*Problem statement*.
Scan the data below. Pull out each line where "Tanzania" occurs.

(Stored items)
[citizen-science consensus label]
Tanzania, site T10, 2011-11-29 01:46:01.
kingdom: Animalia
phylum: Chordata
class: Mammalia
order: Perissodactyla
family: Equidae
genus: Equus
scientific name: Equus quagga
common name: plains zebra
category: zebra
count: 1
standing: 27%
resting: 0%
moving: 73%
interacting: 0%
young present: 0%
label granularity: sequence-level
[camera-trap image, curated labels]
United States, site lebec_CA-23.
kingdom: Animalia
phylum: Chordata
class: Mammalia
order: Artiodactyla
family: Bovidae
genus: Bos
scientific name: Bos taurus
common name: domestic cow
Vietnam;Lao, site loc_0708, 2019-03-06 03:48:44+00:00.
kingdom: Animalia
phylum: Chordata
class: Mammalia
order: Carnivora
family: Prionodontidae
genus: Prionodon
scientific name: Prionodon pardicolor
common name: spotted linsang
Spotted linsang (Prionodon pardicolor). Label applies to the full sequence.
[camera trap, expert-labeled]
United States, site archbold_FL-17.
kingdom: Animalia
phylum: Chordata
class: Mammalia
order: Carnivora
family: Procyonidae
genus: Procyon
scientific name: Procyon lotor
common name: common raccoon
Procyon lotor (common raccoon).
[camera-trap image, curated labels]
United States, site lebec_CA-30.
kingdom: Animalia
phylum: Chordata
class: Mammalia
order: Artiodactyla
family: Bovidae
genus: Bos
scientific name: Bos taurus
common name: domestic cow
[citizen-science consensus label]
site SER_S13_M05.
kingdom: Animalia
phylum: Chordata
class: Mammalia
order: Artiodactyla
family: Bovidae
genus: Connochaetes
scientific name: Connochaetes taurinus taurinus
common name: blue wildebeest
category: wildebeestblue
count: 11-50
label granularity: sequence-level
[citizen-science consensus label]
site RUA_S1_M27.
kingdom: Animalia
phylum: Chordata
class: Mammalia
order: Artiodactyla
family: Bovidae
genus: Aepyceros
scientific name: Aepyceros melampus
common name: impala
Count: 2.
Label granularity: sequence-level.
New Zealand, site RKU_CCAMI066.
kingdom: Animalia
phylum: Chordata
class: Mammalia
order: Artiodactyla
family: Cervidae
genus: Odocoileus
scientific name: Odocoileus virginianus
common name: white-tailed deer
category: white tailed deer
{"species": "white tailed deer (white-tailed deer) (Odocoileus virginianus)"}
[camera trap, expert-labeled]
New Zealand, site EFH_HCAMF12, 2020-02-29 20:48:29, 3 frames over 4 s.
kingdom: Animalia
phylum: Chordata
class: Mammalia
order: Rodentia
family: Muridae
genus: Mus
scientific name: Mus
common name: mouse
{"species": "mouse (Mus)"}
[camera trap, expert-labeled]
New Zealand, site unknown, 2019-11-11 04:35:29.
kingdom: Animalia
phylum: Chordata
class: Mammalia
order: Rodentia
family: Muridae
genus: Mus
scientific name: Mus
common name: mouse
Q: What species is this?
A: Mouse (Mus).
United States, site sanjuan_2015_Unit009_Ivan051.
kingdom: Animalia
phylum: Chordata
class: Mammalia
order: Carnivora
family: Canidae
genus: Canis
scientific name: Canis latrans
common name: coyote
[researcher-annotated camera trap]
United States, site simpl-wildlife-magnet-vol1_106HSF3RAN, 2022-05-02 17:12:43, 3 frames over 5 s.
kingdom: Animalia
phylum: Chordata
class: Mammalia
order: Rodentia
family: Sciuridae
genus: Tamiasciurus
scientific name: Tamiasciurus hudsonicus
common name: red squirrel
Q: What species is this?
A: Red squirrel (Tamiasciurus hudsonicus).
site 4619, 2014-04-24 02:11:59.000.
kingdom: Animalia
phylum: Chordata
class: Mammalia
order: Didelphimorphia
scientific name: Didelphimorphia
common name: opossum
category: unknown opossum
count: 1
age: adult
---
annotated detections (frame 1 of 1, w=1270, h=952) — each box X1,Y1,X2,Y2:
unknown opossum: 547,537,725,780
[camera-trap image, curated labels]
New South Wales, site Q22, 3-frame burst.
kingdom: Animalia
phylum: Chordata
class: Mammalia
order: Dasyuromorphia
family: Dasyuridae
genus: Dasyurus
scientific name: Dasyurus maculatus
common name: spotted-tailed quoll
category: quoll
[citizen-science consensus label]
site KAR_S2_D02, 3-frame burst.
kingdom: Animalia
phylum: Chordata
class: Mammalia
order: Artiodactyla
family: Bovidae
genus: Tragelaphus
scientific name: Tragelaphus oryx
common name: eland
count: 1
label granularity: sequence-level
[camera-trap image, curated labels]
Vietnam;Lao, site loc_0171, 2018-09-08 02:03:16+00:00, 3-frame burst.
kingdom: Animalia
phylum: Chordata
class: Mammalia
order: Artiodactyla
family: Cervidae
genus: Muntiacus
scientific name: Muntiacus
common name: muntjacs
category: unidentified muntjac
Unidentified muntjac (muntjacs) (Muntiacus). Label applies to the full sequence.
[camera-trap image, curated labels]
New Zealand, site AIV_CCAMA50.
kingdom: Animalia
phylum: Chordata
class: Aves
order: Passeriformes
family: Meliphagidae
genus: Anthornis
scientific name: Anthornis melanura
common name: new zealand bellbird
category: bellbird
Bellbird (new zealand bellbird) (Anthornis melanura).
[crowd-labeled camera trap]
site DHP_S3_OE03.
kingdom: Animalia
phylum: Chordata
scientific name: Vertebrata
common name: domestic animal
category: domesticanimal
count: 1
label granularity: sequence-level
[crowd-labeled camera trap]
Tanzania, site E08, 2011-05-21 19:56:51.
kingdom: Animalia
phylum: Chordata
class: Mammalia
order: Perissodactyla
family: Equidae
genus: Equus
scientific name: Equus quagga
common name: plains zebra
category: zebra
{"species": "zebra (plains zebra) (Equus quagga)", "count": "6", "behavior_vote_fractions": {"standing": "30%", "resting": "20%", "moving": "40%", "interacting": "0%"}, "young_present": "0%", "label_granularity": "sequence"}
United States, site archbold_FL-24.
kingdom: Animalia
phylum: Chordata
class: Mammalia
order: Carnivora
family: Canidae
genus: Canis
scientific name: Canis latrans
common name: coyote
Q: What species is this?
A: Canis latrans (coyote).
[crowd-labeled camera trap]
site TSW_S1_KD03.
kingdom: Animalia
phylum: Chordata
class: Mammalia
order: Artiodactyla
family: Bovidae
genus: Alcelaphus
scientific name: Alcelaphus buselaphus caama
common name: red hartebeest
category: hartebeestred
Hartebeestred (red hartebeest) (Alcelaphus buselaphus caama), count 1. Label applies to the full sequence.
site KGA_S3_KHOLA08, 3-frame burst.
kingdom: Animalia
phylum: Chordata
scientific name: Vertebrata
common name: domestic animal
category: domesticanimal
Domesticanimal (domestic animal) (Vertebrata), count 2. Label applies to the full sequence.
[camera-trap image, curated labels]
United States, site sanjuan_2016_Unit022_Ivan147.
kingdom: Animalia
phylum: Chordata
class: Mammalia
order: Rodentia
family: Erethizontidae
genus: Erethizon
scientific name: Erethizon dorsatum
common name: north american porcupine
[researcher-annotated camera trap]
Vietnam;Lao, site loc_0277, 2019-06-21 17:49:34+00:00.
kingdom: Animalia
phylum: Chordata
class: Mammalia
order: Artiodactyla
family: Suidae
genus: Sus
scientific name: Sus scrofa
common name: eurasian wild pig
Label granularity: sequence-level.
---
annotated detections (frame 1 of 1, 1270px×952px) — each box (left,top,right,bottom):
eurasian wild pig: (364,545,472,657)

*Reply*.
Tanzania, site T10, 2011-11-29 01:46:01.
Tanzania, site E08, 2011-05-21 19:56:51.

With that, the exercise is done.